While much has been made in the media over Republican governors and state attorney generals threatening to dismantle the health care reform bill signed into law by President Obama last month, California’s Democratic leadership and Governor Schwarzenegger have made implementing the new law, with plenty of federal help, a top priority. 

This week, Senate leader Darrell Steinberg (D-Sacramento) and Assembly Speaker John Perez (D-Los Angeles) spent Wednesday in Washington, DC in meetings with Health and Human Services Secretary Kathleen Sebelius, House Speaker Nancy Pelosi (D-CA), and White House staff in hopes of securing billions of federal dollars to implement health care reform.

This DC visit follows a visit by the governor who is credited with bringing in $675 million for reimbursements for Medicare prescription drug benefits.

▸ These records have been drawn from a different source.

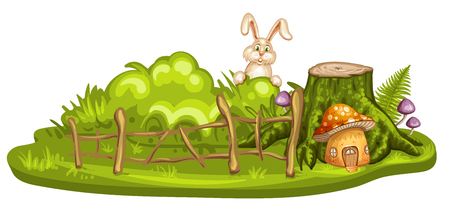 Green glade with house for gnome made from mushroom Illustration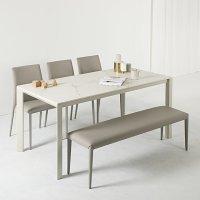 프랑코 에스 12T 통 세라믹(포세린) 테이블 6인용 1600 화이트 식탁 세트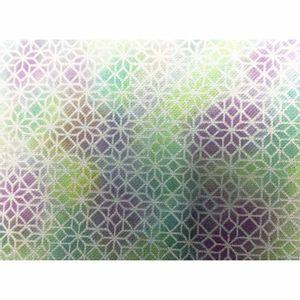 Stencil-Litoarte-211x172cm-Pintura-Simples-STM1-033-Estampa-Marroquina-By-Lili-Negrao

Specifically, Steinberg and Perez were seeking:

    •    A Medicaid waiver for $2 billion a year for the next five years to help California implement its health care system before major federal health reform measures take effect in 2014.  Specifically, the waiver is being sought for uninsured Californians who earn up to 200 percent of poverty (2010 Federal poverty level for a family of four is $22,050) so that they are eligible for Medi-Cal.

    •    A six-month extension of an enhanced federal match for the state's Medi-Cal and child welfare programs.

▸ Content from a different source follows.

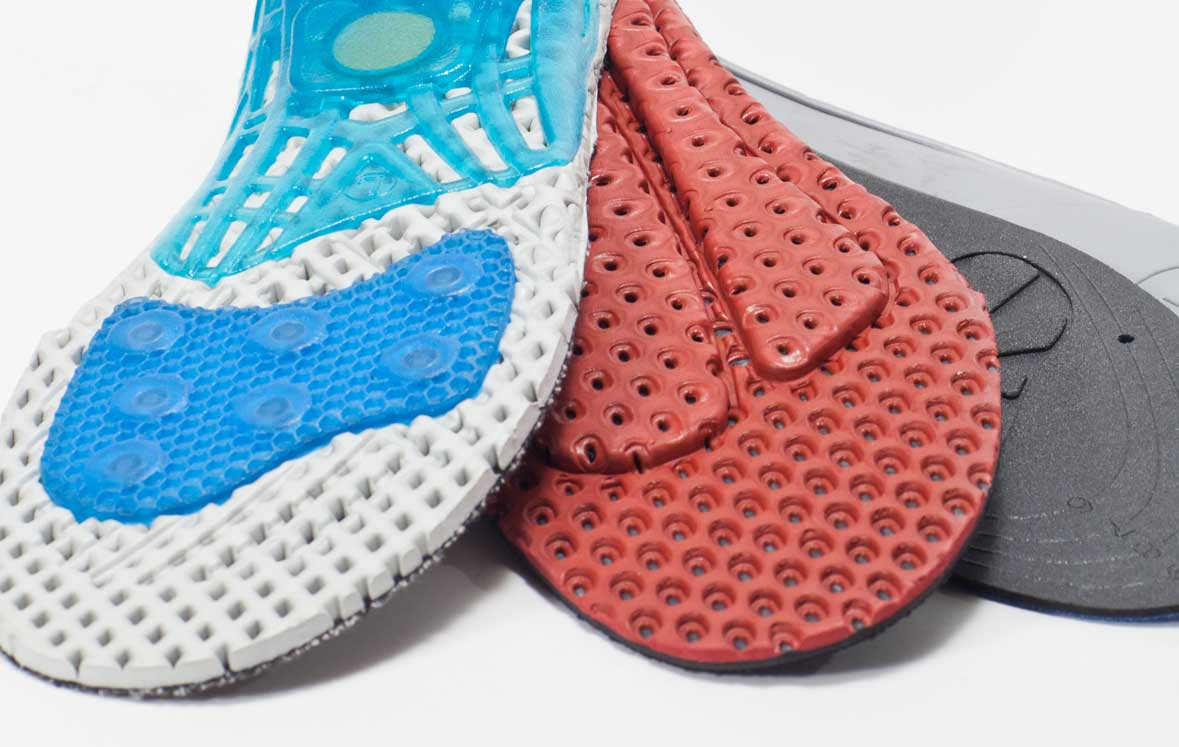 Footwear-Insoles-2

    •    A one-year extension of federal stimulus funding for social services.

On the other side, California Republican candidates for U.S. Senate are trashing the health care reform bill.  Both Carly Fiorina and Chuck DeVore have signed a pledge to repeal the law, while former Congressman Tom Campbell wants to repeal and replace the law. 

Each rely heavily on reforming medical malpractice and limiting lawsuits to deal with health care reform, despite the fact that each have a negligible impact on health care costs. 

While this approach may play well with the Republican base (59% of Republicans are less likely to support a candidate who supported health care reform), opposing the health care reform bill in the general election may prove to be a losing proposition

About 46% of California voters surveyed in the same poll said they would be more likely to vote for a politician who had supported the health bill, while 29% said they would not. Just over half said they believed the country would be better off because of the package.  And these are numbers before any of the benefits of health care reform have even kicked in.

Two approaches with two significantly different outcomes.  I guess we will know where Californians stand in November.